-- start of Records for this task --

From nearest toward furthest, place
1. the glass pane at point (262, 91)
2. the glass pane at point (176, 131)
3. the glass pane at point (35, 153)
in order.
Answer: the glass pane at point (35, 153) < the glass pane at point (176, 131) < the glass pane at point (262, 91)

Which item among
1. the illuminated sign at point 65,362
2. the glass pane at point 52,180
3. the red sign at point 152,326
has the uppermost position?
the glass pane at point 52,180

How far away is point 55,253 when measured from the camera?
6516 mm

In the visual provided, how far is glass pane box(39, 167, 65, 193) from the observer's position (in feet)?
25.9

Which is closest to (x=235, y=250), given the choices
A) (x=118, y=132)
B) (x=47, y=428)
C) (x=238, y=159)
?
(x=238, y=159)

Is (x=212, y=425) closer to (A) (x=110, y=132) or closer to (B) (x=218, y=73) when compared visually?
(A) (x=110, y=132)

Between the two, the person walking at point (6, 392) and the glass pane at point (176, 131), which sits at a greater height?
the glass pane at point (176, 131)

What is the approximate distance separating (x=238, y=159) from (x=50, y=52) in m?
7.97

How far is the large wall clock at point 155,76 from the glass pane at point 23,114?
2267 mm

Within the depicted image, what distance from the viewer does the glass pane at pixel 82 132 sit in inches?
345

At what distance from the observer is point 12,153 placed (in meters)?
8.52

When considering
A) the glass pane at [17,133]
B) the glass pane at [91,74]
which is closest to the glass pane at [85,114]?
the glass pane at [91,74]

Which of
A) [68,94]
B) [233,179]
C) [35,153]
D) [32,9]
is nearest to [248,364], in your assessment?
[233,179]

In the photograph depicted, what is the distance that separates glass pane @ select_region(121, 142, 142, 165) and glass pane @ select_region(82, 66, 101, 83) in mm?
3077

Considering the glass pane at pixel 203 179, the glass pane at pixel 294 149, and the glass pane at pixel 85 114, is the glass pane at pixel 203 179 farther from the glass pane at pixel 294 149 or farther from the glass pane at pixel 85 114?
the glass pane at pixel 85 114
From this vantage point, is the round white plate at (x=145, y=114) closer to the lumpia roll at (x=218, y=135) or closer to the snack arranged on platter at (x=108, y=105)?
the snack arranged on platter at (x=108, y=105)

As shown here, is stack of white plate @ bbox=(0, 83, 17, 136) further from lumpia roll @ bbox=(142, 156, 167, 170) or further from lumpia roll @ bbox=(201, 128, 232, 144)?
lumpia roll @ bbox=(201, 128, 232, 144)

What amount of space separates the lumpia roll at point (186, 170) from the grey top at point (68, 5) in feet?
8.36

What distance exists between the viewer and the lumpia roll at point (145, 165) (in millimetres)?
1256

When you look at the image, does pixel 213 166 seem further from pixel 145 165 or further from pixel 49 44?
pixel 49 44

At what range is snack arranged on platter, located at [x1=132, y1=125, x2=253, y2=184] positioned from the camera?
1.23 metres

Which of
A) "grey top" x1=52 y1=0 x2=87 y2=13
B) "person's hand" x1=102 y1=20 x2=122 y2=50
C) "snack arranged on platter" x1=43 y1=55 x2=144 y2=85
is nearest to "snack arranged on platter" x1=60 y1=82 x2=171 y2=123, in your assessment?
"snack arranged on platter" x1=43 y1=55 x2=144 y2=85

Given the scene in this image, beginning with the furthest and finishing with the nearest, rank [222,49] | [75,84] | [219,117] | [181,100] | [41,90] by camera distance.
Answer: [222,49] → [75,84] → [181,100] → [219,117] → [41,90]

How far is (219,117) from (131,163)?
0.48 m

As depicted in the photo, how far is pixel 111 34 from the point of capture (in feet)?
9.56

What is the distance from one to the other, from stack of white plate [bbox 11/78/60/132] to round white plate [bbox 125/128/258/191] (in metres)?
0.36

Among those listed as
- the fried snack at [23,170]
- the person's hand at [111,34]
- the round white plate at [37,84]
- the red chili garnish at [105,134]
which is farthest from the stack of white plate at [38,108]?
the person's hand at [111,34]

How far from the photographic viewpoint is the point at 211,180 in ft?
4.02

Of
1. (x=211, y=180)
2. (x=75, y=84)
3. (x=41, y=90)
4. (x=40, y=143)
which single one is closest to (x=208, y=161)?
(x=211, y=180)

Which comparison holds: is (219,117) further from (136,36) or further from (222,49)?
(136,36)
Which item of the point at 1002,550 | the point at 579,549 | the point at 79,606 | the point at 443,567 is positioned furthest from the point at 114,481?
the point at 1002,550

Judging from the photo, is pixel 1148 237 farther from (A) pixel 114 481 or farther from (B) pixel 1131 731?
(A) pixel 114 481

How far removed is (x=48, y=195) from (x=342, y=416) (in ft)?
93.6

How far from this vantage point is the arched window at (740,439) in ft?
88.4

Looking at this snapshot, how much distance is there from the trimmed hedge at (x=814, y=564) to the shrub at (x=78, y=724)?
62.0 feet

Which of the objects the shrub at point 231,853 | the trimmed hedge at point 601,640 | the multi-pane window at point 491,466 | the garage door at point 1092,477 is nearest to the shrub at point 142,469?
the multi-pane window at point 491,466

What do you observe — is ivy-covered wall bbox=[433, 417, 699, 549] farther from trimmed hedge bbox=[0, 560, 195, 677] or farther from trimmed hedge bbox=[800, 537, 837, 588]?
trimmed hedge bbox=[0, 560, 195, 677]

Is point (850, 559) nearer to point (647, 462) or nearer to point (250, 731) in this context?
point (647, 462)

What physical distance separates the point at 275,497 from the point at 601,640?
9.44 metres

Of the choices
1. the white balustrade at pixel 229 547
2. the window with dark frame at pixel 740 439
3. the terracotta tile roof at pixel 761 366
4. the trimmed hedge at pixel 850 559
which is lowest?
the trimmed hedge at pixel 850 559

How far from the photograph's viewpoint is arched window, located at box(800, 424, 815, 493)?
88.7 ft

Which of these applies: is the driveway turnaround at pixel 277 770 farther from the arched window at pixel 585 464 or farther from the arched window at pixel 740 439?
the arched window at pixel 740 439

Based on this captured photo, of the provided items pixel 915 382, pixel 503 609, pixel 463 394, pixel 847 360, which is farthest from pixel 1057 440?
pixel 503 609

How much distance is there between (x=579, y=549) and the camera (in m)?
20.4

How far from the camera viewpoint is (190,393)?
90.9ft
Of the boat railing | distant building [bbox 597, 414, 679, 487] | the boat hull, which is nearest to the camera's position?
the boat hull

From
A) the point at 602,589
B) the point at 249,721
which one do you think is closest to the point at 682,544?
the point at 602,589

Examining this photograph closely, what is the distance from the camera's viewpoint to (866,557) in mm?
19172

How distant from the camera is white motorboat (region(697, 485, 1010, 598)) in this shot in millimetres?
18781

-- end of Records for this task --

**Exercise objective**
Extract each line of the listing above, copying it word for word.

**Answer to the problem**
From nearest toward furthest, place
1. the glass pane at point (262, 91)
2. the glass pane at point (176, 131)
3. the glass pane at point (35, 153)
in order.
Answer: the glass pane at point (35, 153) < the glass pane at point (176, 131) < the glass pane at point (262, 91)

Which item among
1. the illuminated sign at point 65,362
2. the glass pane at point 52,180
3. the red sign at point 152,326
has the uppermost position?
the glass pane at point 52,180

How far away is point 55,253 when measured from the camera?
6516 mm

In the visual provided, how far is glass pane box(39, 167, 65, 193) from the observer's position (in feet)?
25.9

Which is closest to (x=235, y=250), given the choices
A) (x=118, y=132)
B) (x=47, y=428)
C) (x=238, y=159)
?
(x=238, y=159)

Is (x=212, y=425) closer to (A) (x=110, y=132) or closer to (B) (x=218, y=73) when compared visually?
(A) (x=110, y=132)

Between the two, the person walking at point (6, 392) and the glass pane at point (176, 131), which sits at a greater height?
the glass pane at point (176, 131)

What is the approximate distance separating (x=238, y=159) from (x=50, y=52) in m?
7.97

How far is the large wall clock at point 155,76 from the glass pane at point 23,114?
2267 mm

Within the depicted image, what distance from the viewer does the glass pane at pixel 82 132 sit in inches?
345

At what distance from the observer is point 12,153 placed (in meters)?
8.52

When considering
A) the glass pane at [17,133]
B) the glass pane at [91,74]
which is closest to the glass pane at [85,114]?
the glass pane at [91,74]

Which of
A) [68,94]
B) [233,179]
C) [35,153]
D) [32,9]
is nearest to [248,364], in your assessment?
[233,179]

In the photograph depicted, what is the distance that separates glass pane @ select_region(121, 142, 142, 165) and glass pane @ select_region(82, 66, 101, 83) in mm?
3077

Considering the glass pane at pixel 203 179, the glass pane at pixel 294 149, and the glass pane at pixel 85 114, is the glass pane at pixel 203 179 farther from the glass pane at pixel 294 149 or farther from the glass pane at pixel 85 114?
the glass pane at pixel 85 114
From this vantage point, is the round white plate at (x=145, y=114) closer to the lumpia roll at (x=218, y=135) or closer to the snack arranged on platter at (x=108, y=105)?
the snack arranged on platter at (x=108, y=105)

As shown here, is stack of white plate @ bbox=(0, 83, 17, 136) further from lumpia roll @ bbox=(142, 156, 167, 170) or further from lumpia roll @ bbox=(201, 128, 232, 144)?
lumpia roll @ bbox=(201, 128, 232, 144)

What amount of space separates the lumpia roll at point (186, 170) from the grey top at point (68, 5) in feet?
8.36

What distance exists between the viewer and the lumpia roll at point (145, 165) (in millimetres)?
1256

When you look at the image, does pixel 213 166 seem further from pixel 145 165 or further from pixel 49 44?
pixel 49 44

At what range is snack arranged on platter, located at [x1=132, y1=125, x2=253, y2=184] positioned from the camera?
1.23 metres

Which of
A) "grey top" x1=52 y1=0 x2=87 y2=13
B) "person's hand" x1=102 y1=20 x2=122 y2=50
C) "snack arranged on platter" x1=43 y1=55 x2=144 y2=85
is nearest to "snack arranged on platter" x1=60 y1=82 x2=171 y2=123, in your assessment?
"snack arranged on platter" x1=43 y1=55 x2=144 y2=85

Given the scene in this image, beginning with the furthest and finishing with the nearest, rank [222,49] | [75,84] | [219,117] | [181,100] | [41,90] by camera distance.
Answer: [222,49] → [75,84] → [181,100] → [219,117] → [41,90]

How far is (219,117) from (131,163)?
0.48 m

As depicted in the photo, how far is pixel 111 34 from the point of capture (in feet)?
9.56

What is the distance from one to the other, from stack of white plate [bbox 11/78/60/132] to round white plate [bbox 125/128/258/191] (in metres)?
0.36

Among those listed as
- the fried snack at [23,170]
- the person's hand at [111,34]
- the round white plate at [37,84]
- the red chili garnish at [105,134]
which is farthest from the stack of white plate at [38,108]?
the person's hand at [111,34]

How far from the photographic viewpoint is the point at 211,180 in ft?
4.02

Of
1. (x=211, y=180)
2. (x=75, y=84)
3. (x=41, y=90)
4. (x=40, y=143)
which single one is closest to (x=208, y=161)?
(x=211, y=180)

Which comparison holds: is (219,117) further from (136,36) or further from (222,49)?
(136,36)
Which item of the point at 1002,550 | the point at 579,549 | the point at 79,606 | the point at 443,567 is positioned furthest from the point at 114,481?
the point at 1002,550

Judging from the photo, is pixel 1148 237 farther from (A) pixel 114 481 or farther from (B) pixel 1131 731?
(A) pixel 114 481

How far removed is (x=48, y=195) from (x=342, y=416) (in ft)?
93.6

How far from this vantage point is the arched window at (740,439) in ft?
88.4

Looking at this snapshot, how much distance is there from the trimmed hedge at (x=814, y=564) to the shrub at (x=78, y=724)?
62.0 feet

Which of the objects the shrub at point 231,853 | the trimmed hedge at point 601,640 | the multi-pane window at point 491,466 | the garage door at point 1092,477 is nearest to the shrub at point 142,469?
the multi-pane window at point 491,466

What do you observe — is ivy-covered wall bbox=[433, 417, 699, 549] farther from trimmed hedge bbox=[0, 560, 195, 677] or farther from trimmed hedge bbox=[800, 537, 837, 588]?
trimmed hedge bbox=[0, 560, 195, 677]

Is point (850, 559) nearer to point (647, 462) or nearer to point (250, 731) in this context?
point (647, 462)

What physical distance separates the point at 275,497 from the point at 601,640?
9.44 metres

Of the choices
1. the white balustrade at pixel 229 547
2. the window with dark frame at pixel 740 439
3. the terracotta tile roof at pixel 761 366
4. the trimmed hedge at pixel 850 559
which is lowest?
the trimmed hedge at pixel 850 559

How far from the photograph's viewpoint is arched window, located at box(800, 424, 815, 493)?
88.7 ft

Which of these applies: is the driveway turnaround at pixel 277 770 farther from the arched window at pixel 585 464 or farther from the arched window at pixel 740 439?
the arched window at pixel 740 439

Based on this captured photo, of the provided items pixel 915 382, pixel 503 609, pixel 463 394, pixel 847 360, which is farthest from pixel 1057 440?
pixel 503 609

How much distance is there between (x=579, y=549) and the camera (in m)?
20.4

How far from the camera viewpoint is (190,393)?
90.9ft
Of the boat railing | distant building [bbox 597, 414, 679, 487] | the boat hull, which is nearest to the camera's position?
the boat hull

From
A) the point at 602,589
B) the point at 249,721
which one do you think is closest to the point at 682,544?
the point at 602,589

Examining this photograph closely, what is the distance from the camera's viewpoint to (866,557) in mm?
19172

How distant from the camera is white motorboat (region(697, 485, 1010, 598)) in this shot in millimetres?
18781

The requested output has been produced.